I routinely leave codex running for a few hours overnight to debug stuff
If you have a deterministic unit test that can reproduce the bug through your app front door, but you have no idea how the bug is actually happening, having a coding agent just grind through the slog of sticking debug prints everywhere, testing hypotheses, etc — it's an ideal usecase
I have a hard time understanding how that would work — for me, I typically interface with coding agents through cursor. The flow is like this: ask it something -> it works for a min or two -> I have to verify and fix by asking it again; etc. until we're at a happy place with the code. How do you get it to stop from going down a bad path and never pulling itself out of it?
The important role for me, as a SWE, in the process, is verify that the code does what we actually want it to do. If you remove yourself from the process by letting it run on its own overnight, how does it know it's doing what you actually want it to do?
Or is it more like with your usecase—you can say "here's a failing test—do whatever you can to fix it and don't stop until you do". I could see that limited case working.

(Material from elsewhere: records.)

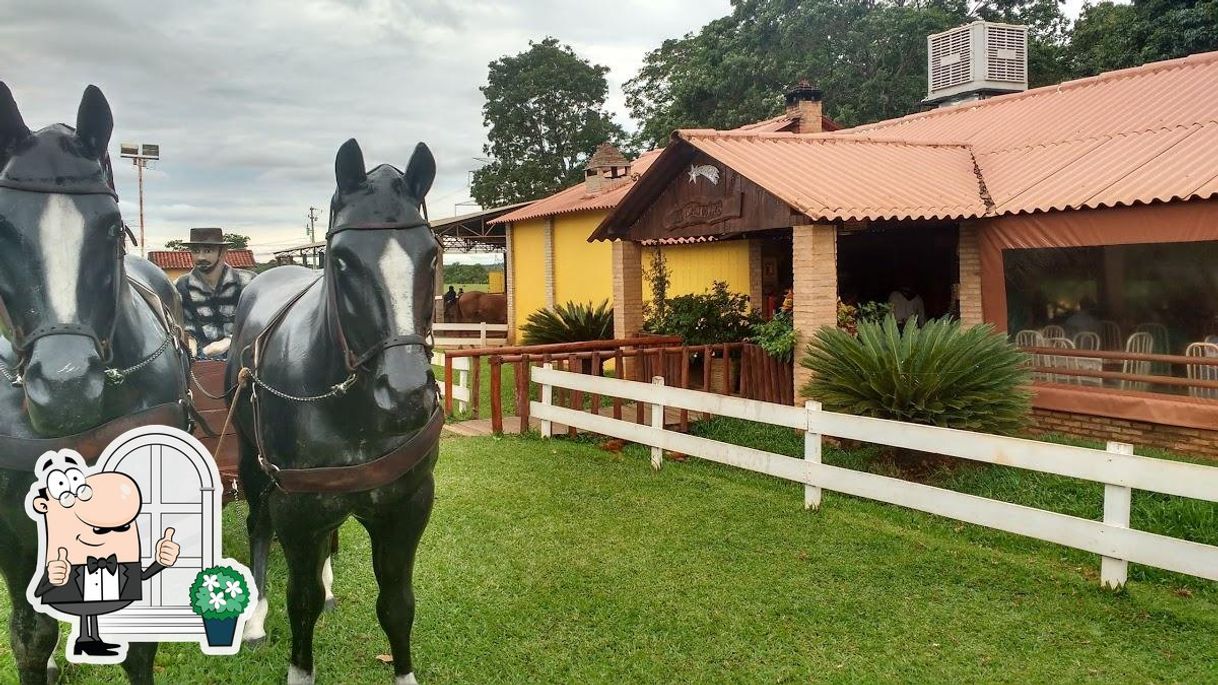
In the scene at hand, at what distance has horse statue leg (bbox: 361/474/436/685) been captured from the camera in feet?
11.6

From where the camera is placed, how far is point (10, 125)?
2680 millimetres

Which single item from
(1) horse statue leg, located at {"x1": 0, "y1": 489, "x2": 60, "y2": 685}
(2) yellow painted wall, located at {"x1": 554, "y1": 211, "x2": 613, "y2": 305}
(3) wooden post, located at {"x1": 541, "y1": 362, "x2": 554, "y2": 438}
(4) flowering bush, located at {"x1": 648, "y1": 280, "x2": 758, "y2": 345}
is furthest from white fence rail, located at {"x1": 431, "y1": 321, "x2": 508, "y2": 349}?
(1) horse statue leg, located at {"x1": 0, "y1": 489, "x2": 60, "y2": 685}

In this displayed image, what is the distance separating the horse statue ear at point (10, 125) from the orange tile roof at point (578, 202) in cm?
1690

For some reason setting up agents in a loop with a solid prompt and new context each iteration seems to result in higher quality work for larger or more difficult tasks than the chat interface. It's like the agent doesn't have to spend half its time trying to guess what you want
I use Codex CLI or Claude Code
I don't even necessarily ask it to fix the bug — just identify the bug
Like if I've made a change that is causing some unit test to fail, it can just run off and figure out where I made an off-by-one error or whatever in my change.
it's more like "this function is crashing with an inconsistent file format error. can you figure out how a file with the wrong format got this far into the pipeline?". in cases like that the fix is usually pretty easy once you have the one code path out of several thousands nailed down.
“here's a failing test—do whatever you can to fix it”
Bad idea. It can modify the code that the test passes but everything else is now broken.
I've heard this said a lot but never had this problem. Claude has been decent at debugging tests since 4.0 in my experience (and much better since 4.5)
You do things like ralph loops.
https://github.com/snarktank/ralph
Its constantly restarting itself, looking at the current state of things, re-reading what was the request, what it did and failed at in the past (at a higher level), and trying again and again.
How can you afford that?
It costs $200 for a month
> it's an ideal usecase
This is impressive, you’ve completely mitigated the risk of learning or understanding.
Or, they have freed up time for more useful endeavours, that may otherwise have spent on drudgery.
I don't discount the value of blood, sweat and tears spent on debugging those hard issues, and the lessons learned from doing so, but there is a certain point where it's OK to take a pass and just let the robots figure it out.